Why Large Hadron Collider Scientists are Using CouchDB

nivertech · on Aug 26, 2010

It's most likely just handles metadata, aggregated data or serves as a proxy to their main DB.

I just can't believe they converted 10 PB of binary data into JSON ;)

sroecker · on Aug 26, 2010

Yep. MongoDB for example is used for their Dataset Bookkeeping Service. JSON is indeed used but only for 'good run' lists.

simonw · on Aug 27, 2010

CouchDB has a feature for attaching binary attachments to records.

Tichy · on Aug 26, 2010

Well, storage is basically free these days, right? :-)

rb2k_ · on Aug 26, 2010

I have no idea why they don't use something dynamo based like Riak or Cassandra which actually can automatically shard data and scale really well... CouchDB only supports replication, no sharding unless you use third party libraries. With Riak they could use the internal map/reduce support and with Cassandra they might be able to use Hadoop to analyze data and split the workload over several nodes.

nborwankar · on Aug 26, 2010

If you read the case study you will see that building apps rapidly was a huge win for them. CouchDB gets compared with other DB's but it is a full stack app dev environment. The other NoSQL DB's need a Rails or PHP or Python or Java or C# or ... stack in front and app dev is nowhere as fast as with CouchApp.

rb2k_ · on Aug 27, 2010

Riak e.g. does also have a REST interface (https://wiki.basho.com/display/RIAK/REST+API). Could you elaborate what else ist part of the "full stack app dev"? Futon? p.s. please don't use "Rails" when you mean "Ruby". Kittens are dying everytime!

ergo98 · on Aug 26, 2010

They use it to store aggregated reports for distribution and analysis. It isn't doing any heavy lifting, and it's not a terribly compelling case study of anything.

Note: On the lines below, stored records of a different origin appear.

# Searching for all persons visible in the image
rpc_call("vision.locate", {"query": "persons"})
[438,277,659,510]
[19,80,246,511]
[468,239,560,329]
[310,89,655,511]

theBobMcCormick · on Aug 27, 2010

Wouldn't it be a good case study in rapid development of a web based aggregate reporting portal? :-)

jcsalterego · on Aug 26, 2010

I hope they didn't upgrade to 1.0.0.

jchrisa · on Aug 26, 2010

For the record I should note that CouchDB's durable storage format ensured that all the data affected by the 1.0.0 bug is recoverable. We think that in the end, because we announced the bug loudly and clearly, and provided a repair tool within days, no one lost any critical data.

couchdb · on Aug 26, 2010

If they cared for data-integrity above performance, they would be running with delayed_commits=false anyway, and thus would not be subject to the bug.

ibejoeb · on Aug 26, 2010

Obviously CERN is doing heisenbug research.

chunkbot · on Aug 26, 2010

I am happy to see that CERN uses Oracle extensively, presumably for the data that matters. Our tax dollars should only go to a reliable, proven database solution.

chunkbot · on Aug 30, 2010

I was being sarcastic.